Sie mussten es allein schaffen. Wichtiger als alles andere war jetzt das Raumschiff. War es noch einsatzfähig, hatte es noch genügend Energie, um noch ein letztes Mal in den Orbit abzuheben? Perry war zur Sommer-Traumschiff hinübergewankt, stand dann aber reglos vor geschlossener Luke. Frustriert hob er die Hände, als Rebka neben ihn trat. Ohne seine Finger nutzen zu können, hatte er keinerlei Möglichkeit, an Bord zu kommen.

»Sagen Sie den anderen, sie sollen sich beeilen — vor allem Kallik!« Rebka riss bereits die Luke auf, und da erst begriff er, wie klein dieses Schiff war. Perry hatte ihm zwar gesagt, dass es kaum mehr als ein Spielzeug war, aber mit eigenen Augen zu sehen, wie winzig das Ding war, war eine unangenehme Überraschung: Der Innenraum war ja kaum größer als der des Flugwagens!

Rebka hastete zu den Instrumenten hinüber. Wenigstens würde er mit denen keine Schwierigkeiten haben, selbst ohne Hilfe von Kallik oder Geni Carmel. Das war die einfachste Instrumententafel, die er jemals gesehen hatte.

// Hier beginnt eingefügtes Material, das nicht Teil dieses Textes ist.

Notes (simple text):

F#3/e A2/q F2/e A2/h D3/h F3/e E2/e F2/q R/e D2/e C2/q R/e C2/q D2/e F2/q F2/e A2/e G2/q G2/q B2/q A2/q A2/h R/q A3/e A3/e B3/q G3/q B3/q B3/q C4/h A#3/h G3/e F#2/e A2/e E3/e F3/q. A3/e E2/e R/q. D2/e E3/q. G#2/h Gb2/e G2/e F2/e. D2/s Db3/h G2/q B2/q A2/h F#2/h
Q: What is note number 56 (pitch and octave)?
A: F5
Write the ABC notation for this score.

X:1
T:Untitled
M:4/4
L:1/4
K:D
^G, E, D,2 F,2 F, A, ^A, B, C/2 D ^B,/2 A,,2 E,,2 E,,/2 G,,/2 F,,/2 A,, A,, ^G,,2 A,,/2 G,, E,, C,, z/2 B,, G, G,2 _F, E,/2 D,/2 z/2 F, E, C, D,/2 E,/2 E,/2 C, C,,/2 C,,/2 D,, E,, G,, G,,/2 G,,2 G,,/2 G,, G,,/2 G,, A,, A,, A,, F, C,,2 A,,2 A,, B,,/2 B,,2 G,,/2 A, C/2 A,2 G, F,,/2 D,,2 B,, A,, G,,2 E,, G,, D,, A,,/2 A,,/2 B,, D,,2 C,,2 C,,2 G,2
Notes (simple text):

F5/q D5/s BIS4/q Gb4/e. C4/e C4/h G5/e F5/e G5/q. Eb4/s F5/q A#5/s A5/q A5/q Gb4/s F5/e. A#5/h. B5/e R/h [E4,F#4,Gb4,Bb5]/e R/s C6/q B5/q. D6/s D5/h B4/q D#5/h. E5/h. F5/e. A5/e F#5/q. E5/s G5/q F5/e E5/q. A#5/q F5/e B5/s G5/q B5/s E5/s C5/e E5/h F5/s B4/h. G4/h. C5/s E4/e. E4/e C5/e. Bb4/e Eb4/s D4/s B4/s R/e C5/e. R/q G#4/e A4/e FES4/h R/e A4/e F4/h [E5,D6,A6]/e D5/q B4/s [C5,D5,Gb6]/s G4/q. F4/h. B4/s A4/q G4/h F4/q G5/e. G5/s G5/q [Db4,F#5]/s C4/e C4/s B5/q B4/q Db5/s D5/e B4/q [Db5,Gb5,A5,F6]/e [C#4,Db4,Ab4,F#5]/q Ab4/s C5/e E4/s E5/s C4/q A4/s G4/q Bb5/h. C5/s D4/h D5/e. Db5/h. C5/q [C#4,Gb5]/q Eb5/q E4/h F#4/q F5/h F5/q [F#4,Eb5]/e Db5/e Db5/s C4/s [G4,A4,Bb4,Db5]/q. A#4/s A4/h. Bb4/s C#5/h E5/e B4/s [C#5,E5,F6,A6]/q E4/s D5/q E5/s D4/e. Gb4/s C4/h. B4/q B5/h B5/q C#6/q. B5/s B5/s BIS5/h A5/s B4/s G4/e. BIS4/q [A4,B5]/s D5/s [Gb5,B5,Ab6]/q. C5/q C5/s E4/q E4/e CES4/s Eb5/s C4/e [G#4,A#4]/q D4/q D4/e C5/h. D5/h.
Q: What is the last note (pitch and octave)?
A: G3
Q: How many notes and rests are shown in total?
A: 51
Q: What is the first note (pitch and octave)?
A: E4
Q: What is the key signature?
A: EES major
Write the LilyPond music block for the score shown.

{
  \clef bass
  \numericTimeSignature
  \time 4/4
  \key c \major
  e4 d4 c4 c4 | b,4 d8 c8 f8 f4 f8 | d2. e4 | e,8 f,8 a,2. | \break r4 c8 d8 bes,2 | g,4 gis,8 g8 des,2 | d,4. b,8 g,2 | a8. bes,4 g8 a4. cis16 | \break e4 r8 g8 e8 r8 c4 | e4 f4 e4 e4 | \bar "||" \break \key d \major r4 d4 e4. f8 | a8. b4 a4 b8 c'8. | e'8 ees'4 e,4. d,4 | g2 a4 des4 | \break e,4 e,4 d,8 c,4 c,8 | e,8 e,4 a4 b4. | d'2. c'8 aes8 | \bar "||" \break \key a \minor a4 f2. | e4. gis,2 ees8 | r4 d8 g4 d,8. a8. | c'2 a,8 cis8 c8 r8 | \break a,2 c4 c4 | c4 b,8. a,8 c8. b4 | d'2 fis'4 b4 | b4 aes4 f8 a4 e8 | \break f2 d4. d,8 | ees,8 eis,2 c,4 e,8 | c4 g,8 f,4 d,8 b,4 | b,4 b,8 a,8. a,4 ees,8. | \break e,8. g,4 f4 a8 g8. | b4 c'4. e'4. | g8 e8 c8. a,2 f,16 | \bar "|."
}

Er aktivierte die Displays. Die Energieanzeige meldete erschreckend niedrige Werte. Und wenn sie jetzt nur die Hälfte der Strecke zum Orbit schafften?

Er warf einen Blick auf das Chronometer. Weniger als eine Stunde bis zum Höhepunkt des Gezeitensturms. Damit war seine Frage beantwortet: Jacke wie Hose, wofür sie sich entschieden, rien ne va plus. Während die anderen sich in das beengte Innere zwängten, leitete er bereits die Startvorbereitungen ein.

Darya Lang und Geni Carmel waren die Letzten, die an Bord kamen.

»Die Luke schließen!«, befahl Rebka und wandte sich wieder den Instrumenten zu. Er wartete nicht, ob sie seiner Anweisung nachkamen, und es war auch keine Zeit mehr, noch die lange Checkliste durchzugehen, die eigentlich vor einem Start ins All anstand. Durch die Frontscheibe sah er, wie ein Flammenteppich auf der Oberfläche unaufhaltsam, unbeirrbar auf sie zugekrochen kam. In wenigen Sekunden würde der das Schiff vollständig einhüllen.

»Festhalten! Ich starte mit drei G!«

Wenn wir Glück haben, dachte er. Und wenn nicht … Hans Rebka gab vollen Startschub. Das Raumschiff erzitterte und mühte sich nach Kräften.

Nichts geschah, es schien Minuten zu dauern. Dann, als der Feuersturm sie schon fast erreicht hatte, schienen sämtliche Bauteile, jedes Schott, der ganze Rumpf der Sommer-Traumschiff’ aufzustöhnen — ein Zittern durchlief das Schiff, dann hob es in den pechschwarzen, wild bewegten Himmel von Erdstoß ab.